# [指示文 a]
自家用操縦士の操縦訓練科目についての引用文を2文で要約せよ。

# [引用文]
自家用操縦士の実地試験には、操縦課目の試験があります。
操縦課目には大きく分けて、空中操作・離着陸・野外飛行の3つの課目があるのです。
今回のblogから自家用操縦士の各操縦訓練課目について、詳細を解説していきます。
自家用操縦士になるための資格取得までの流れや 操縦訓練内容について解説は、以下のブログも参考にしてください。
( ↓ リンクあり)
【自家用操縦士になるには?】資格取得までの流れや操縦訓練内容について解説!
自家用操縦士の操縦訓練科目【SLOW FLIGHT】について
自家用操縦士操縦訓練科目の空中操作には、SLOW FLIGHTがあります。
空中操作の操縦訓練科目の中には、以下の科目があるのです。
- 低速飛行 (SLOW FLIGHT)
- 失速と回復操作
- 基本的な計器による飛行 (基本操作・レーダー誘導による飛行・異常な姿勢からの回復)
今回は、自家用操縦士の操縦訓練科目【SLOW FLIGHT】について解説していきます。
自家用操縦士の操縦訓練科目・SLOW FLIGHTの目的
自家用操縦士の操縦訓練科目【SLOW FLIGHT】の目的などについては、以下のとおりです。
【SLOW FLIGHT】の目的 速度および飛行形態の変化に対応した操縦感覚の変化を体得して、正しい操縦能力を向上させる。 【SLOW FLIGHT】のトルク修正とトリム調整について 失速速度に近い低速における操縦法・操縦感覚、失速速度付近まで飛行状態を移行させるための操縦感覚、正しい姿勢変化を学ばせる。 【SLOW FLIGHT】の3形態 巡航飛行状態からSLOW FLIGHTへの形態変化・SLOW FLIGHT中の操作・SLOW FLIGHTから巡航飛行状態への形態変化 |
SLOW FLIGHTでは上記の点について、操縦感覚等を学びます。

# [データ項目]
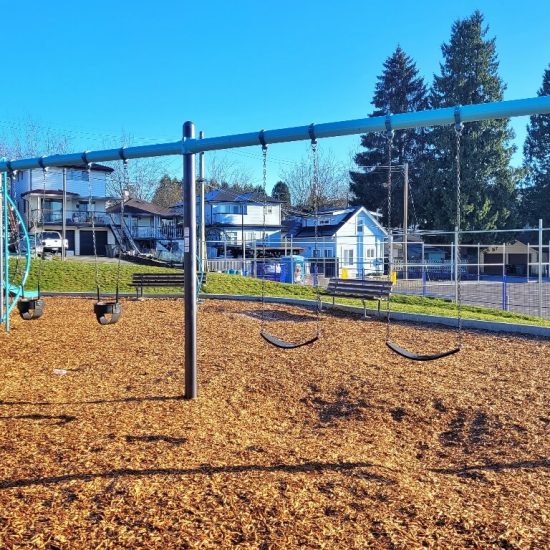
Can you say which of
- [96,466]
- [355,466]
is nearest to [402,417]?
[355,466]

# [指示文 b]
データ項目のすべての行を、「nearest」を「closest」に置き換えて書き直せ。それ以外は変えず、画像は解答に含めないこと。

# [解答全文 a]
自家用操縦士の実地試験には操縦課目の試験があり、操縦課目は大きく分けて空中操作・離着陸・野外飛行の3つがある。空中操作の科目の一つであるSLOW FLIGHTは、速度および飛行形態の変化に対応した操縦感覚の変化を体得し、正しい操縦能力を向上させることを目的とする。

# [解答全文 b]
Can you say which of
- [96,466]
- [355,466]
is closest to [402,417]?
[355,466]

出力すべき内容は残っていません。